March on Washington anniversary to bring together three US presidents

To observe the 50th anniversary of the March on Washington, President Obama will deliver a speech that's expected to be tinged with personal feeling. Joining him will be Presidents Bill Clinton and Jimmy Carter.

Jose Luis Magana/AP
Dorothy Meekins holds up the national flag with the picture of President Obama as she attends the rally, commemorating the 50th anniversary of the March on Washington at the Lincoln Memorial in Washington, Saturday, Aug. 24.

Three presidents and scores of stars will gather at the Lincoln Memorial Wednesday to close the commemorative ceremonies marking Martin Luther King Jr.’s 1963 March on Washington.

The 50th anniversary celebration – dubbed “Let Freedom Ring” – wraps a week-long series of local prayer services, a youth leadership training seminar, a round table about women of the movement, and discussions on poverty and economic empowerment, among other events.
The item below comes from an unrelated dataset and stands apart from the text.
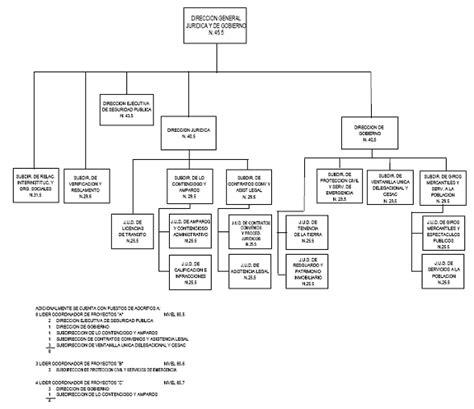 ley de archivos del distrito federal infodforgmx pin ley de procedimiento administrativo del distrito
So much has changed since that day – perhaps most obviously in modern times, the nation elected its first African-American president in 2008 – but for many involved in the cause of civil rights in this country, there is more to do. The wattage of notables set to turn out is not just a tribute to the nonviolent movement that King helped spawn as well as to his personal legacy, but also a reminder, many believe, of the work that remains.
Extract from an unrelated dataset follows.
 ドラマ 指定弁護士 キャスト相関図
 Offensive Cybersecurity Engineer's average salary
President Obama, who will headline the final event, will be joined by former Presidents Bill Clinton and Jimmy Carter. Oprah Winfrey and the actors Jamie Foxx and Forest Whitaker will participate. Soledad O’Brien and Hill Harper will host, and Rep. John Lewis (D) of Georgia, who spoke at the 1963 King rally, will address those gathered.

Many forget that the original march focused on jobs and economic parity as much as on equal rights, former NAACP chairman Julian Bond told USA Today. Mr. Bond, 23 years old at the time, delivered speech texts to journalists and sodas to celebrities, including Sammy Davis Jr. He tells Susan Page, the paper’s Washington bureau chief, that King’s speech helped shepherd into law the Civil Rights Act of 1964.
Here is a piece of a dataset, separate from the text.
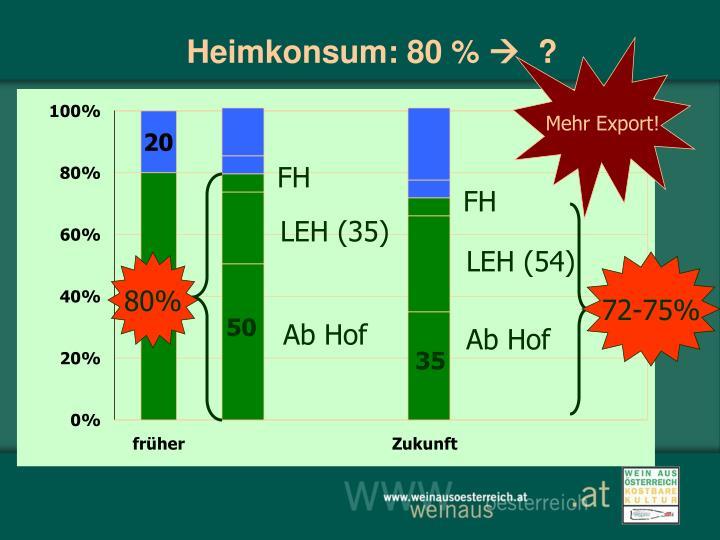 Heimkonsum: 80 %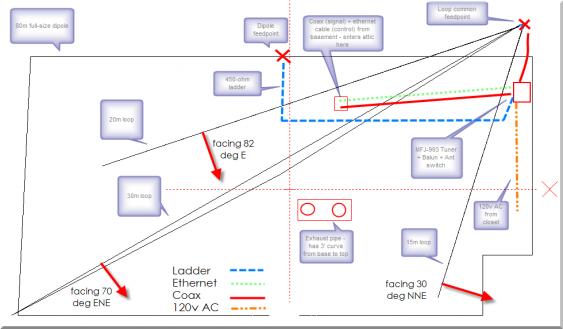 Gen 2 - Delta Loops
The march, peaceful as it was, was one happening in an ongoing conversation about why black unemployment is higher than white unemployment and why housing is segregated in some communities, Bond says.

"Even today, 50 years from the March on Washington, white people tend to live over here; black people tend to live over there,” Bond says. “And as long as you live in separate places, you don't know each other. You can't have access to the best jobs. You can't have all the fruits that the country promises for you.

"That was true 50 years ago; that's true now. And it's something that has been neglected by the civil rights movement."

In reflecting on the 50th anniversary of her father’s speech, Bernice King, who is CEO of the Martin Luther King Jr. Center for Nonviolent Social Change, calls the occasion a “wake-up call to really connect in the freedom struggle” and not just in moments of crisis. She echoes Bond’s description of disparities that still exist for blacks, adding health care, the justice system, and the environment to the list of issues requiring public attention and action.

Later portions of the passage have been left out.